Mom - "You're right maybe you could work with your Uncle. He needs computer
help from time to time."

Me- "Good idea. I'll have one of my engineers call him and see if we can
help."

Mom - "Good. Maybe they can get work also."

Me - "You're the best."

------
SabrinaDent
This is a great list but it strikes me as just a list of The Realities. The
_harsh_ bit is that you will work 80 hours a week for weeks and months for no
money, that you will prioritise your coding and design time over friends and
family and may loose some along the way, that you will fund marketing with
your rent and servers with your food budget, and that _if_ you are successful
in doing this you are statistically likely to be a rather disappointing
"profitable small business" rather than the internet rockstar Social Network
sensation your friends associate with entrepreneurship.

The nice bit is that if you have your feet planted firmly on the ground, all
of that is probably OK with you.

------
sdh
"There are forces outside your control"

This one is huge.

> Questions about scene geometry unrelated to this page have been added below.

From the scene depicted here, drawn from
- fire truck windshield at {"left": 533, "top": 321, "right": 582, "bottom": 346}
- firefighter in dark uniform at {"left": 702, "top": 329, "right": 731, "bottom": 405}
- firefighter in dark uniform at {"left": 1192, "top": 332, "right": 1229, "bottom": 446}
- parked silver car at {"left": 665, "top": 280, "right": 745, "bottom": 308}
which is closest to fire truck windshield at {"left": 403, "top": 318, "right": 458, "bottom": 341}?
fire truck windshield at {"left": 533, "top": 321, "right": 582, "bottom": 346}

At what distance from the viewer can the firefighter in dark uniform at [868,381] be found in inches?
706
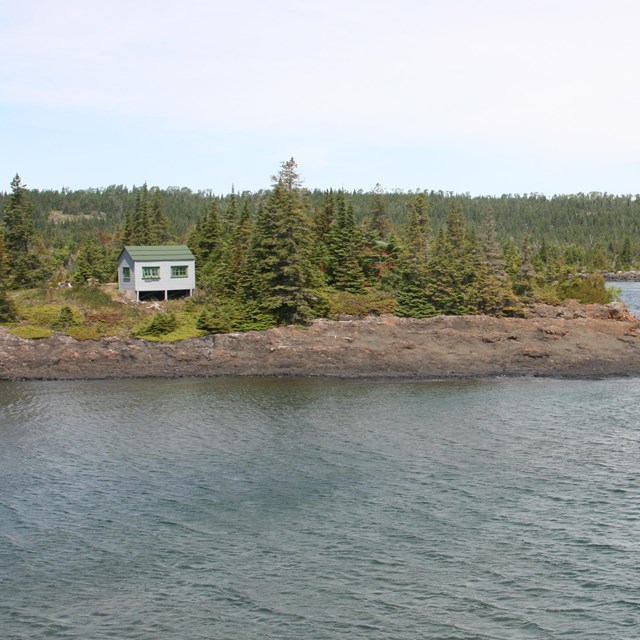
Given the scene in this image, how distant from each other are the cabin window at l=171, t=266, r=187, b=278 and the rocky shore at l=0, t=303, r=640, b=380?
44.9 feet

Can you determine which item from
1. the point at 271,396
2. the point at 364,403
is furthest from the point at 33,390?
the point at 364,403

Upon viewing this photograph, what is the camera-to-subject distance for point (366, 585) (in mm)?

You have to persevere and not let things get to you. At a
micro level this will cause all sorts of unexpected and frustrating challenges
for your new venture and you'll just have to roll with the punches. If you're
the typical OCD entrepreneur, you'll have to be extra careful to avoid digging
too deeply and for too long into why one of these happened.

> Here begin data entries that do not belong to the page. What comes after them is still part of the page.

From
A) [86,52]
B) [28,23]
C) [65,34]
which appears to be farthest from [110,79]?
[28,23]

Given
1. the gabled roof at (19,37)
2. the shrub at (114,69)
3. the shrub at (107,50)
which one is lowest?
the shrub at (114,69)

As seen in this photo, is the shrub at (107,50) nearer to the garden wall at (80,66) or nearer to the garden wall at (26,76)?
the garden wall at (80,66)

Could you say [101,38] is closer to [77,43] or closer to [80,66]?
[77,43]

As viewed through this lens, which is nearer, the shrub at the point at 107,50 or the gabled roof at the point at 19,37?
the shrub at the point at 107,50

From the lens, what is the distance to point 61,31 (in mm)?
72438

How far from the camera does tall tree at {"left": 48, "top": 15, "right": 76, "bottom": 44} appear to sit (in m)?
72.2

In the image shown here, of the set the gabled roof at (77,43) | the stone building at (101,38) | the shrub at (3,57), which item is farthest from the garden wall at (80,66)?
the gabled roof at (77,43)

I'd say this is one of the primary causes of entrepreneur insanity.

You got scored on. Forget it and get ready for the next challenge.

------
danielharan
"Everything Takes Twice As Long...If It Even Happens"

HAHAHA. I wish! So far, everything's taken 5-10 times longer than what I
hoped.

------
tav
Please crop the number "11" out of the title. Thanks!

<http://ycombinator.com/newsguidelines.html>